Right now, the net is abuzz
about remarks Steve Ballmer made at a Belgium news conference today. The buzz comes from a Reuters story
which quotes Ballmer as saying that Windows XP's life cycle might be extended if customers demand it. Contrary to what all those reports online might indicate, there really is no change in policy here.
The exact quote from the Reuters article goes as follows:
XP will hit an end-of-life. We have announced one. If customer feedback varies we can always wake up smarter but right now we have a plan for end-of-life for new XP shipments.
A week ago, Ballmer had this to say about the possibility of extending Windows XP's lifecycle:
And we have a lot of customers that are choosing to stay with Windows XP. And as long as those are both important options, we will be sensitive and we will listen and we will hear that. I got a piece of mail from a customer the other day that talked about not being able to get XP anymore. We responded, XP is still available. And I know we're going to continue to get feedback from people on how long XP should be available. We've got some opinions on that, we've expressed our views... I'm always interested in hearing from you on these and other issues.

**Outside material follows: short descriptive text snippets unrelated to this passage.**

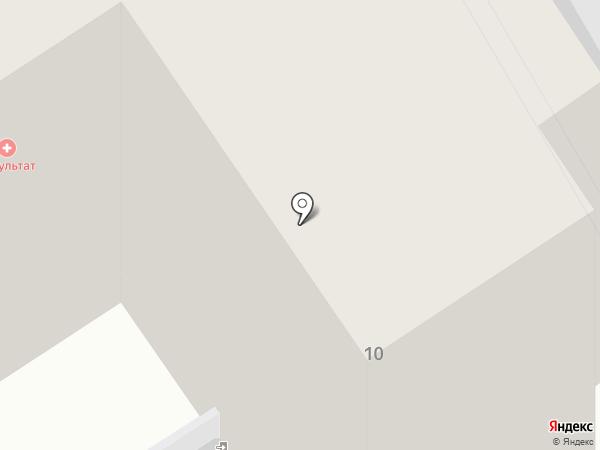 Единый сервисный центр на карте Орла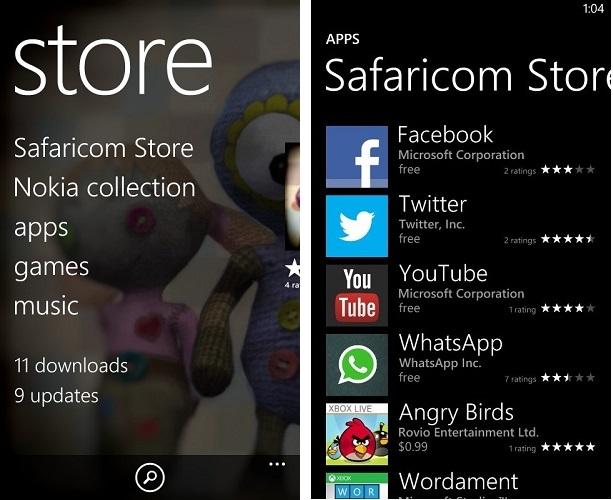 Safaricom Store Windows phone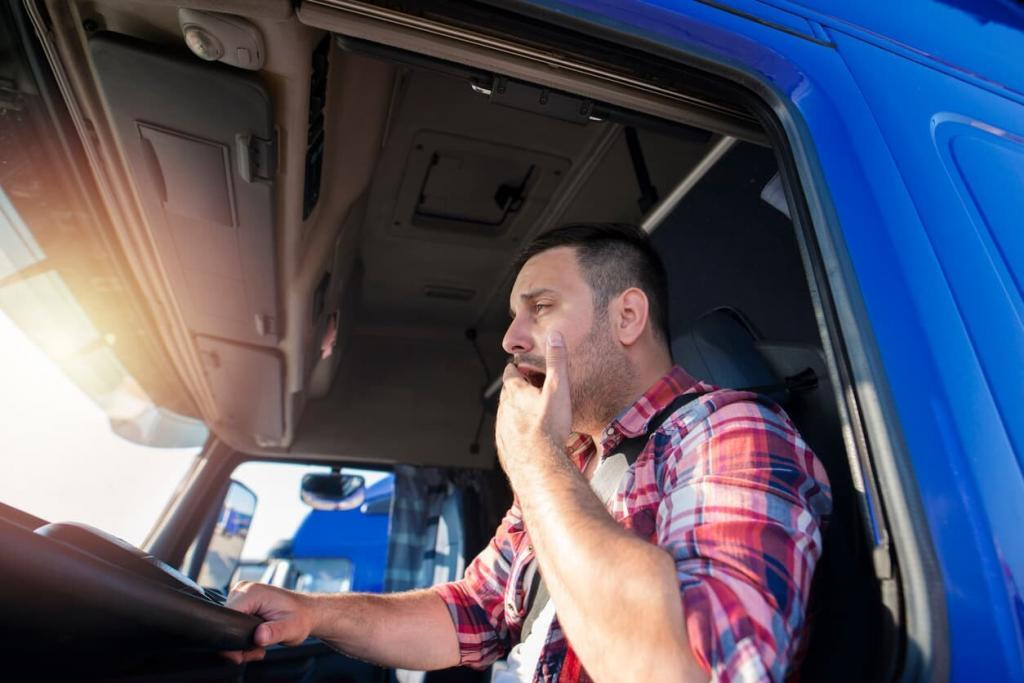 fatigued truck driver yawning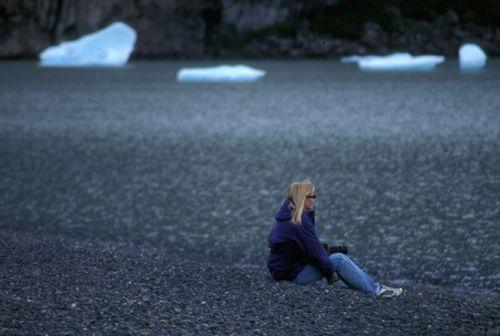 IcebergsChile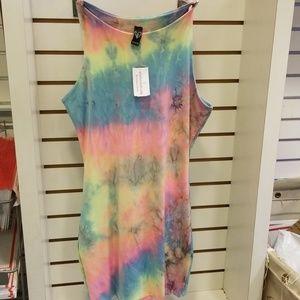 Nice Rainbow dress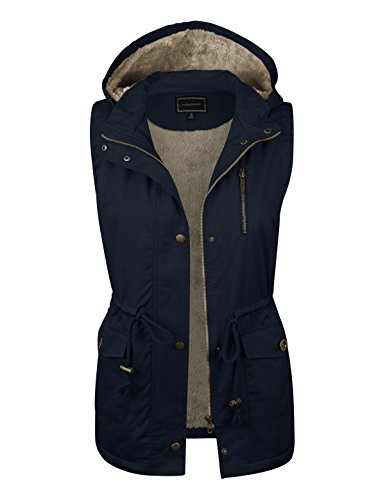 - makeitmint Women's Soft Faux Fur Lined Anorak Utility Hooded Jacket Vest [S-3XL] FBA-YJV0018-34NAVY-2XL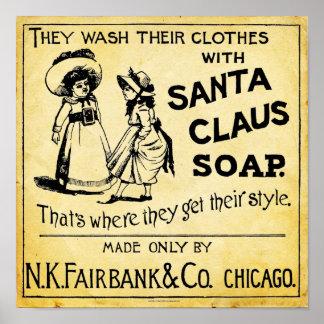 Vintage Santa Claus Soap Ad Print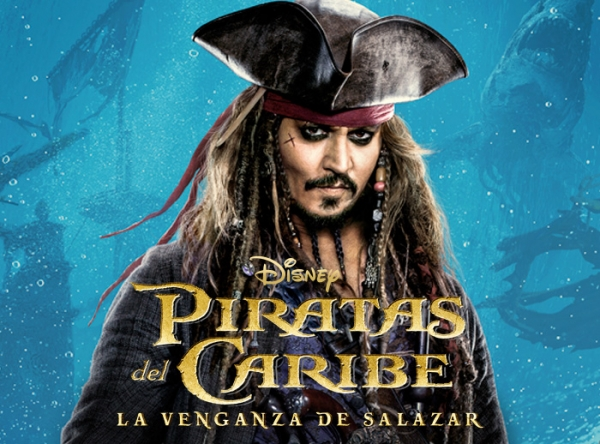 Piratas del Caribe - Plaza Norte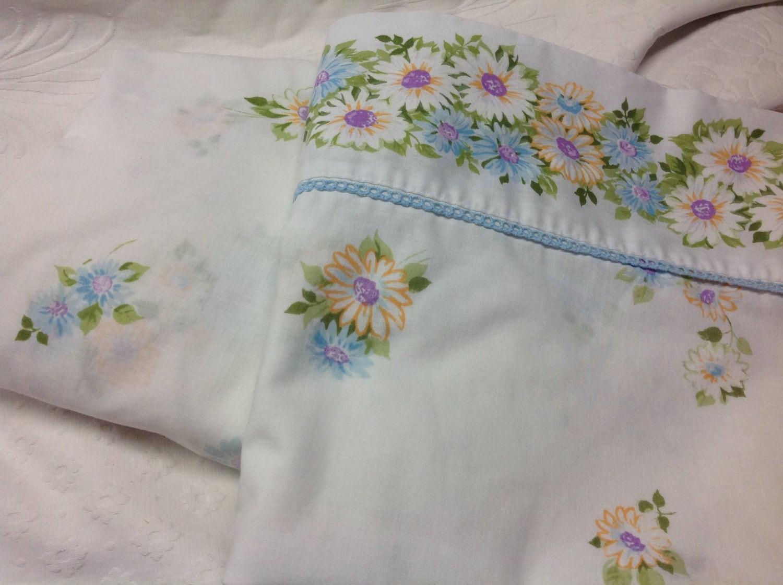 Vintage Floral Twin Size Bed Sheet Set By Morgan Jones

As you can see, little has changed. Microsoft states that it will listen to customer feedback, but that as it stands now, Windows XP will 'end-of-life' coming June. There's little Microsoft can do - flat-out announcing that XP's lifecycle will be extended yet again would be another admission that Vista hasn't been received as well as they had hoped, which would only hurt Vista's sales instead of help it.
And, according to Ballmer, most retailers and consumers are choosing to buy Vista, so it doesn't seem likely - as of yet - that there will be any change of plans regarding the end-of-life of Windows XP. Don't worry, there's always Windows Server 2003.